> **CHALLENGE**: Restate the entries below word for word, omitting nothing.

[start GIVEN DATA]

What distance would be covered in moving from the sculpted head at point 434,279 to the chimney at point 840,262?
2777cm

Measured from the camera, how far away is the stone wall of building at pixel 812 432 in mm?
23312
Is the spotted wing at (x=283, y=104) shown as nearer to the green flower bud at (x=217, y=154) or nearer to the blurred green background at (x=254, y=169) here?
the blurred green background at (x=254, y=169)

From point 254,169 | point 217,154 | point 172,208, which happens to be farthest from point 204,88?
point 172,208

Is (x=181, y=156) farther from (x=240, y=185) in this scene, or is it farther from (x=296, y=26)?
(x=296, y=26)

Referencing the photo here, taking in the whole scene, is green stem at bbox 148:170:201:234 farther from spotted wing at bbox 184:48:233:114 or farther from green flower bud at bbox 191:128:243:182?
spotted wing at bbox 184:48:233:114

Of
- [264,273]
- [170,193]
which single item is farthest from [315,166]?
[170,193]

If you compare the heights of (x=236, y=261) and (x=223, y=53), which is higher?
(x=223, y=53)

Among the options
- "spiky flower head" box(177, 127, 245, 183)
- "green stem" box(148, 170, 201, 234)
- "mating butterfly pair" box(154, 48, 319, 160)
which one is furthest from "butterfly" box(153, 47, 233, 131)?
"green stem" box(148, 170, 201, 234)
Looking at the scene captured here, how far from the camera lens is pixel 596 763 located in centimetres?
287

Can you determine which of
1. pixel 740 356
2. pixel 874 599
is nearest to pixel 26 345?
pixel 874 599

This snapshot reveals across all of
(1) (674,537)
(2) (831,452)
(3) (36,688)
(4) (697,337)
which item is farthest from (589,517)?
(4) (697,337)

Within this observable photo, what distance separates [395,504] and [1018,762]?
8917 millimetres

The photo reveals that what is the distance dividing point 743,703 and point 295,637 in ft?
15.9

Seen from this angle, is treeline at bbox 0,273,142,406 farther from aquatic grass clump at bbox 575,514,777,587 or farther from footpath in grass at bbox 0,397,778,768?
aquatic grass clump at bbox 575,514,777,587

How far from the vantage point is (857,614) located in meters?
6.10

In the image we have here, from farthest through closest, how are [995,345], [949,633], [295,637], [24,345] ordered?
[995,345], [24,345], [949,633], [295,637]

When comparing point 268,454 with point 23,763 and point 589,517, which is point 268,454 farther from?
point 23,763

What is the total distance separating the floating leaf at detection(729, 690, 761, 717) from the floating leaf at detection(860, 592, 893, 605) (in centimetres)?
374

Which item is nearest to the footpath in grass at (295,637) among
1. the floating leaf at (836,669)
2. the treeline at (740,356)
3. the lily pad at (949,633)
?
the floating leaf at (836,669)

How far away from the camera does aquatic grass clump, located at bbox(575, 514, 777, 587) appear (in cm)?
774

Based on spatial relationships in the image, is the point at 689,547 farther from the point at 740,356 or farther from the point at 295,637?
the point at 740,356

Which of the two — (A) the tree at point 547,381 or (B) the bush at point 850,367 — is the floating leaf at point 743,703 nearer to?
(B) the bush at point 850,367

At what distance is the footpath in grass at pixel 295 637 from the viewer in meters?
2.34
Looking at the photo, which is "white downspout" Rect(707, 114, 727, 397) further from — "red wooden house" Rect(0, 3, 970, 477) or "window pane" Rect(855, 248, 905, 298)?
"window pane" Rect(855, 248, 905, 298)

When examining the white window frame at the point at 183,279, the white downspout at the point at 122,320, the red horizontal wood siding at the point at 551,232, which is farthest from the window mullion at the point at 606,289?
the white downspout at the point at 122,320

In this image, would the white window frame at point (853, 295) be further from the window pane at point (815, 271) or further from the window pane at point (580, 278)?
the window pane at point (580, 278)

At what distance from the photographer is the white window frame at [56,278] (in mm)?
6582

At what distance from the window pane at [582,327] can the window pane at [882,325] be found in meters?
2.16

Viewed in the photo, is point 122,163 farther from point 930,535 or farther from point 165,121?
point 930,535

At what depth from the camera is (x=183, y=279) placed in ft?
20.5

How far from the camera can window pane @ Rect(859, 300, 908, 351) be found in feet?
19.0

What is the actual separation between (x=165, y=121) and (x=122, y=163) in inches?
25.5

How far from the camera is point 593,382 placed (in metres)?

[end GIVEN DATA]

> **RESULT OF THIS EXERCISE**:
What distance would be covered in moving from the sculpted head at point 434,279 to the chimney at point 840,262?
2777cm

Measured from the camera, how far away is the stone wall of building at pixel 812 432 in mm?
23312
Is the spotted wing at (x=283, y=104) shown as nearer to the green flower bud at (x=217, y=154) or nearer to the blurred green background at (x=254, y=169) here?
the blurred green background at (x=254, y=169)

From point 254,169 | point 217,154 | point 172,208, which happens to be farthest from point 204,88?
point 172,208

Is (x=181, y=156) farther from (x=240, y=185) in this scene, or is it farther from (x=296, y=26)?
(x=296, y=26)

Referencing the photo here, taking in the whole scene, is green stem at bbox 148:170:201:234 farther from spotted wing at bbox 184:48:233:114 or farther from green flower bud at bbox 191:128:243:182?
spotted wing at bbox 184:48:233:114

Of
- [264,273]
- [170,193]
which single item is farthest from [315,166]?
[170,193]

If you compare the heights of (x=236, y=261) and (x=223, y=53), which is higher?
(x=223, y=53)

Among the options
- "spiky flower head" box(177, 127, 245, 183)
- "green stem" box(148, 170, 201, 234)
- "mating butterfly pair" box(154, 48, 319, 160)
which one is furthest from "butterfly" box(153, 47, 233, 131)?
"green stem" box(148, 170, 201, 234)
Looking at the scene captured here, how far from the camera lens is pixel 596 763 located in centimetres?
287

Can you determine which of
1. pixel 740 356
2. pixel 874 599
is nearest to pixel 26 345?
pixel 874 599

This snapshot reveals across all of
(1) (674,537)
(2) (831,452)
(3) (36,688)
(4) (697,337)
which item is farthest from (589,517)?
(4) (697,337)

Within this observable photo, what distance separates [395,504] and [1018,762]?
8917 millimetres

The photo reveals that what is the distance dividing point 743,703 and point 295,637 in ft?
15.9

Seen from this angle, is treeline at bbox 0,273,142,406 farther from aquatic grass clump at bbox 575,514,777,587 or farther from footpath in grass at bbox 0,397,778,768?
aquatic grass clump at bbox 575,514,777,587

How far from the vantage point is (857,614) located in meters?
6.10

In the image we have here, from farthest through closest, how are [995,345], [949,633], [295,637], [24,345] ordered?
[995,345], [24,345], [949,633], [295,637]

When comparing point 268,454 with point 23,763 and point 589,517, which is point 268,454 farther from?
point 23,763

What is the total distance separating the floating leaf at detection(729, 690, 761, 717) from the floating leaf at detection(860, 592, 893, 605) (in centimetres)?
374

Which item is nearest to the footpath in grass at (295,637) among
1. the floating leaf at (836,669)
2. the treeline at (740,356)
3. the lily pad at (949,633)
?
the floating leaf at (836,669)

How far away from the camera does aquatic grass clump, located at bbox(575, 514, 777, 587) appear (in cm)?
774

Based on spatial relationships in the image, is the point at 689,547 farther from the point at 740,356 or farther from the point at 295,637?
the point at 740,356

Which of the two — (A) the tree at point 547,381 or (B) the bush at point 850,367 — is the floating leaf at point 743,703 nearer to?
(B) the bush at point 850,367

At what distance is the footpath in grass at pixel 295 637 from the viewer in meters?
2.34
Looking at the photo, which is "white downspout" Rect(707, 114, 727, 397) further from — "red wooden house" Rect(0, 3, 970, 477) or "window pane" Rect(855, 248, 905, 298)?
"window pane" Rect(855, 248, 905, 298)

When examining the white window frame at the point at 183,279, the white downspout at the point at 122,320, the red horizontal wood siding at the point at 551,232, which is farthest from the window mullion at the point at 606,289?
the white downspout at the point at 122,320

In this image, would the white window frame at point (853, 295) be further from the window pane at point (815, 271) or further from the window pane at point (580, 278)?
the window pane at point (580, 278)

At what distance from the photographer is the white window frame at [56,278] (in mm)?
6582

At what distance from the window pane at [582,327] can the window pane at [882,325] be found in meters?
2.16

Viewed in the photo, is point 122,163 farther from point 930,535 or farther from point 165,121?
point 930,535

At what depth from the camera is (x=183, y=279) placed in ft?
20.5

How far from the camera can window pane @ Rect(859, 300, 908, 351) be found in feet?
19.0

What is the actual separation between (x=165, y=121) and (x=122, y=163) in inches?
25.5

How far from the camera is point 593,382 placed (in metres)?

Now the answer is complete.